Sepp Straka, of Austria, hits his tee shot on the...

Sepp Straka, of Austria, hits his tee shot on the 15th hole during the second round of the U.S. Open golf tournament Friday, June 14, 2024, in Pinehurst, N.C. Credit: AP/George Walker IV

PINEHURST, N.C. — Francesco Molinari walked to up the final tee box on Friday essentially needing a miracle to make the cut at the U.S. Open.

The Italian delivered with the shot of the day — a historic hole-in-one on the 194-yard, par-3 ninth using a 7-iron. Molinari, who started the round on the back nine, was two strokes over the projected cut line at the time, but the eagle moved him to 5 over for the tournament and will allow him to play this weekend.

It marks the first time a player has made the cut on the number with a hole-in-one since the PGA Tour began keeping such records in 2003.

Molinari could barely believe his eyes when the ball hit the left edge of the green and starting tracking toward the cup and fell in.

His playing partners, Ryo Ishikawa and Sergio Garcia, had already hit their tee shots and were walking toward the green when they heard the roar of the crowd. They raised their arms in the air simultaneously before returning to congratulate Molinari on the tee box.

“I don’t even know what to say. Just incredible,” Molinari said of his third career ace on the PGA Tour. “... It was the last chance to have a chance to play the weekend. I saw we were still 61st (the top 60 and ties make the cut) at the time. Yeah, that’s golf in a nutshell.”

Molinari said he wasn't going for an ace, but just wanted to get the ball close and have a shot at a birdie — and then just hope for the best.

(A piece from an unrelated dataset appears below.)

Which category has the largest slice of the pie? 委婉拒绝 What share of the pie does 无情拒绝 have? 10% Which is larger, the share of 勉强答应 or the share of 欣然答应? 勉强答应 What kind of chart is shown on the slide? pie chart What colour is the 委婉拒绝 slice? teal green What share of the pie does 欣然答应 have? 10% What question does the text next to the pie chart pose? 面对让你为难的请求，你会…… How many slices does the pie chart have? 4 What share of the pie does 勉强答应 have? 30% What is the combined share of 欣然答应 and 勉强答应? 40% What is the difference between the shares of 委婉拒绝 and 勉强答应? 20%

“I had just bogeyed 8,” Molinari said. "I was hoping I was able to par 8 and then having to make 2 at 9. With that flag, if you hit a good shot, you can get it within birdie range. But the chances are incredibly small, so I don’t know what to say.”

It was the second hole-in-one of the day on No. 9 at Pinehurst.

Sepp Straka had an ace earlier, six holes after he hit the flagstick on his way to a triple bogey.

Straka landed the ball in the front portion of the green, and it rolled about 30 feet into the cup. It was the first ace on the PGA Tour for Straka, who raised his arms in jubilation. He also made the cut.

On the short par-4 third hole, Straka's approach from 139 yards banged into the flagstick, with the ball rolling back off the green and into a bunker. From there, his shot went too far and rolled off the back right side, a rough stretch that ultimately resulted in a triple-bogey 7.

Straka, who was born in Austria and represented Europe in last year's Ryder Cup, shot a 2-over 72 on Friday to post 2-over 142 through 36 holes.